In Einstein's theory of relativity, the concept of time dilation states that the speed of an object affects time, and so does where it's being observed from. You can now add large accelerations to this disruptive mix as well. Watchmakers can try as hard as they like to put together something that keeps time accurately, but they're never going to get around the fabric of space-time itself.

"Our calculations showed that above certain very large accelerations there simply must be time disorders in the decay of elementary particles," says one of the team, Andrzej Dragan of the University of Warsaw in Poland. "If the disturbances affect fundamental [particle-level] clocks… then any other device built on the principles of quantum field theory will also be disrupted.

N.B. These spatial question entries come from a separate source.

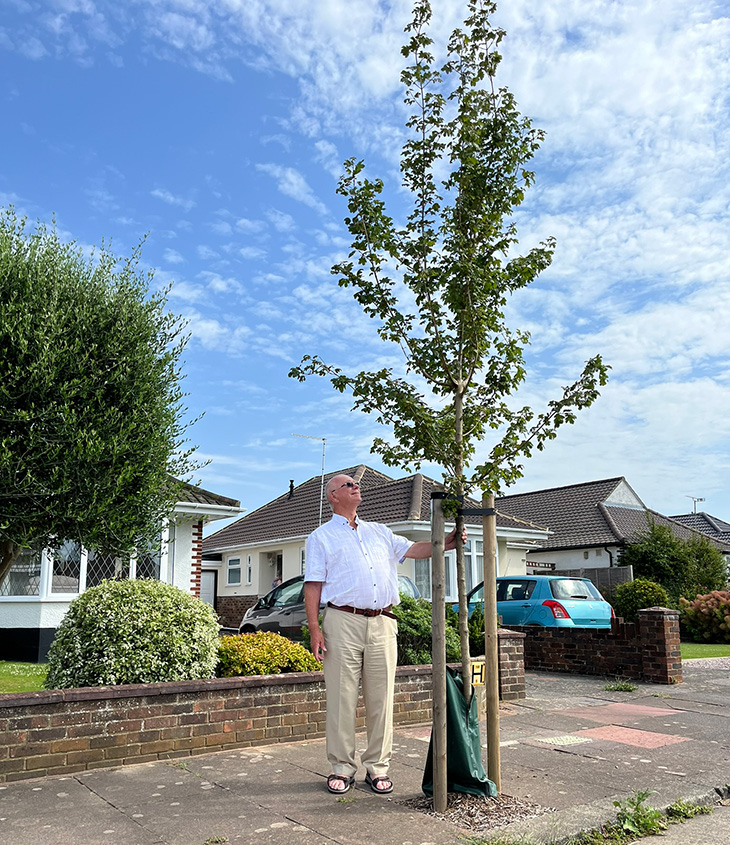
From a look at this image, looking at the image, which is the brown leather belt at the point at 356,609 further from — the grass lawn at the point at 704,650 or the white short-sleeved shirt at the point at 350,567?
the grass lawn at the point at 704,650

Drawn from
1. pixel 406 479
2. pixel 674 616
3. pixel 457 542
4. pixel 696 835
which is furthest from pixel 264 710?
pixel 406 479

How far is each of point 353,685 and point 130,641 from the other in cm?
242

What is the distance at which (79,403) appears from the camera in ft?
27.2

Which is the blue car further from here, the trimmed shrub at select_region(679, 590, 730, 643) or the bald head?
the trimmed shrub at select_region(679, 590, 730, 643)

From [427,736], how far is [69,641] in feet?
11.1

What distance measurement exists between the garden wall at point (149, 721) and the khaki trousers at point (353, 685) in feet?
5.41

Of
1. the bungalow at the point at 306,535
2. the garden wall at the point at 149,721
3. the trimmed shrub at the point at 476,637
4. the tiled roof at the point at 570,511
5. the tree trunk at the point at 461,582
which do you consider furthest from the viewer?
the tiled roof at the point at 570,511

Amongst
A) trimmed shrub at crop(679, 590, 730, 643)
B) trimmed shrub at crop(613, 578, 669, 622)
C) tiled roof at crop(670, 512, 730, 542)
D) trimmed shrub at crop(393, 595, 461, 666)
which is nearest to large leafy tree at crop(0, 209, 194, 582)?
trimmed shrub at crop(393, 595, 461, 666)

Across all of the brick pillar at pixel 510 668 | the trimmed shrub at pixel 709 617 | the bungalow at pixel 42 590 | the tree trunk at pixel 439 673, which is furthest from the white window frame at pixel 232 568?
the tree trunk at pixel 439 673

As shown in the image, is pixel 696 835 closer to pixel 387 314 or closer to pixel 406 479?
pixel 387 314

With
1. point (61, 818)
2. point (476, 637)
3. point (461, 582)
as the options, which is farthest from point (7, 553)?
point (461, 582)

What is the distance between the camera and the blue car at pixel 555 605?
1326 cm

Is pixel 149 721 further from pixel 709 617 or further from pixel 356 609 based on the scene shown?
pixel 709 617

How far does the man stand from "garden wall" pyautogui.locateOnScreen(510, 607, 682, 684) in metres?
7.77
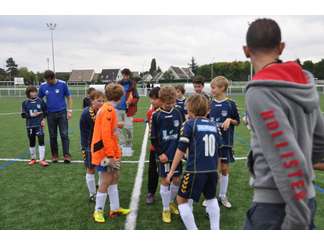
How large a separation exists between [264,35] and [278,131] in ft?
1.78

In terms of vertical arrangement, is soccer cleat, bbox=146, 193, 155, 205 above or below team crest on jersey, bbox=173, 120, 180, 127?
below

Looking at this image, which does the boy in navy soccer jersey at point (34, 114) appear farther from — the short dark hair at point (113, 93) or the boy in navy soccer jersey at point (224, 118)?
the boy in navy soccer jersey at point (224, 118)

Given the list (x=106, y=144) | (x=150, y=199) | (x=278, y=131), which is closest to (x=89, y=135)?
(x=106, y=144)

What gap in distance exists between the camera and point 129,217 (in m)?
5.13

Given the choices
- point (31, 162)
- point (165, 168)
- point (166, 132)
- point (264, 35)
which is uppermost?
point (264, 35)

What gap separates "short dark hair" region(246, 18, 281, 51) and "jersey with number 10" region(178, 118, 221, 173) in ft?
6.87

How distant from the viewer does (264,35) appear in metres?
1.96

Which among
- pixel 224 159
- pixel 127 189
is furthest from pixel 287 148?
pixel 127 189

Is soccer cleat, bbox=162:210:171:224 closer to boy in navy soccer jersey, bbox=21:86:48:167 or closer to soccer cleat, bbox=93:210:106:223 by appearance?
soccer cleat, bbox=93:210:106:223

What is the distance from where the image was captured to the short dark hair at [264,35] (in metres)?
1.96

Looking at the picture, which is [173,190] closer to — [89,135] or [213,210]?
[213,210]

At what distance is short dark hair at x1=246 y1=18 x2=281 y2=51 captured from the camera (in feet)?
6.43

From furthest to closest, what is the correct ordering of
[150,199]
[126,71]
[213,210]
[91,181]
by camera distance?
1. [126,71]
2. [91,181]
3. [150,199]
4. [213,210]

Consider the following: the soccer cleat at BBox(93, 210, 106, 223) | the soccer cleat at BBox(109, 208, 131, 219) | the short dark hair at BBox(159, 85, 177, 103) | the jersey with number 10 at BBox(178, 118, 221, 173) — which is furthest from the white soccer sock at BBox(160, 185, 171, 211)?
the short dark hair at BBox(159, 85, 177, 103)
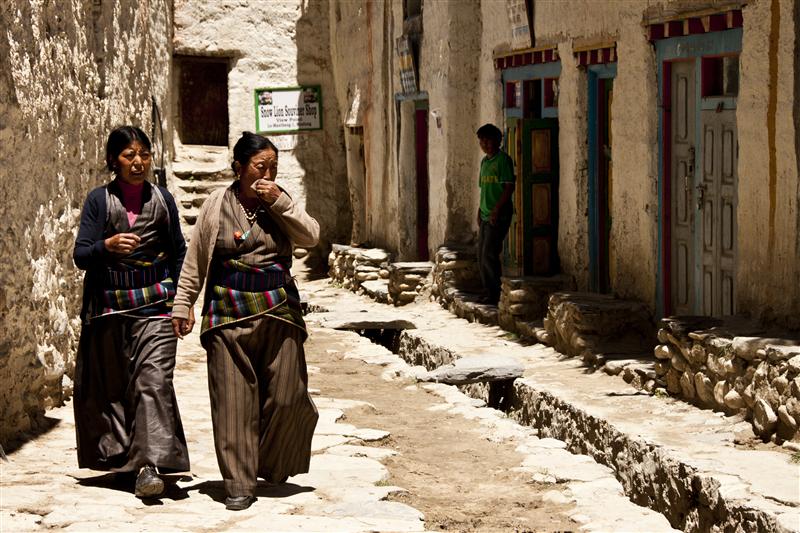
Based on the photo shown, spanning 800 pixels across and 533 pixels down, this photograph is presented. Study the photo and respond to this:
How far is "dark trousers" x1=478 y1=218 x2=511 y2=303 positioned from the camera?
40.0 feet

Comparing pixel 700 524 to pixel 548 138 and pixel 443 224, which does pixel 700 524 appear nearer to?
pixel 548 138

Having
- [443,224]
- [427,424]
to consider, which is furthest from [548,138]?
[427,424]

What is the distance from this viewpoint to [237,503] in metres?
5.61

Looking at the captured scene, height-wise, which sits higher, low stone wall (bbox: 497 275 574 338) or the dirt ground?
low stone wall (bbox: 497 275 574 338)

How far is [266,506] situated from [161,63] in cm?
1078

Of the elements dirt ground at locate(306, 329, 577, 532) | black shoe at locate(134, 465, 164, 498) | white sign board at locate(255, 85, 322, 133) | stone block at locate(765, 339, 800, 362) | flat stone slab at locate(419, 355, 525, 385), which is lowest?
dirt ground at locate(306, 329, 577, 532)

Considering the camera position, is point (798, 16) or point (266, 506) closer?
point (266, 506)

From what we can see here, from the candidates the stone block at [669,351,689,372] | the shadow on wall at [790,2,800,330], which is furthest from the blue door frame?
the shadow on wall at [790,2,800,330]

Therefore, perfectly precise measurements of proper time are no longer possible." 

The researchers weren't measuring the time it takes the number 14 bus to get from one side of town to the other: they were looking at elementary particles called muons. While we already know that speed affects the concept of time (if you're watching particles moving at different speeds they'll appear to decay at different rates), the new research suggests that the same distortions are happening at different accelerations.

The scientists' results, published in the journal Classical and Quantum Gravity, match a prediction made in the 1970s by Canadian physicist William Unruh. Essentially, it posits that an observer's acceleration affects the number of particles he or she can see, and if that's true, then these particles are decaying at different rates - in other words, not experiencing time in the same way. 

And unlike previous work based largely on hypothetical conditions, the researchers say their hypotheses could apply in the here and now. "We show that for problems with the measurements of space-time to arise… extreme conditions are not needed at all," says Dragan. "Time, and therefore space, most likely cease to be accurately measurable even in today's Universe, provided that we try to carry out the measurements in systems moving with great acceleration."

If you've got questions, don't worry - so do the scientists. Are the discrepancies caused by our measurement methods, what we're trying to measure, or by the nature of time itself? As yet, no one's quite sure.

"If our predictions are confirmed experimentally, many things related to our understanding of space-time, the passage of time, and its measurement methods will have to be rethought from scratch. It could be… interesting," says Dragan.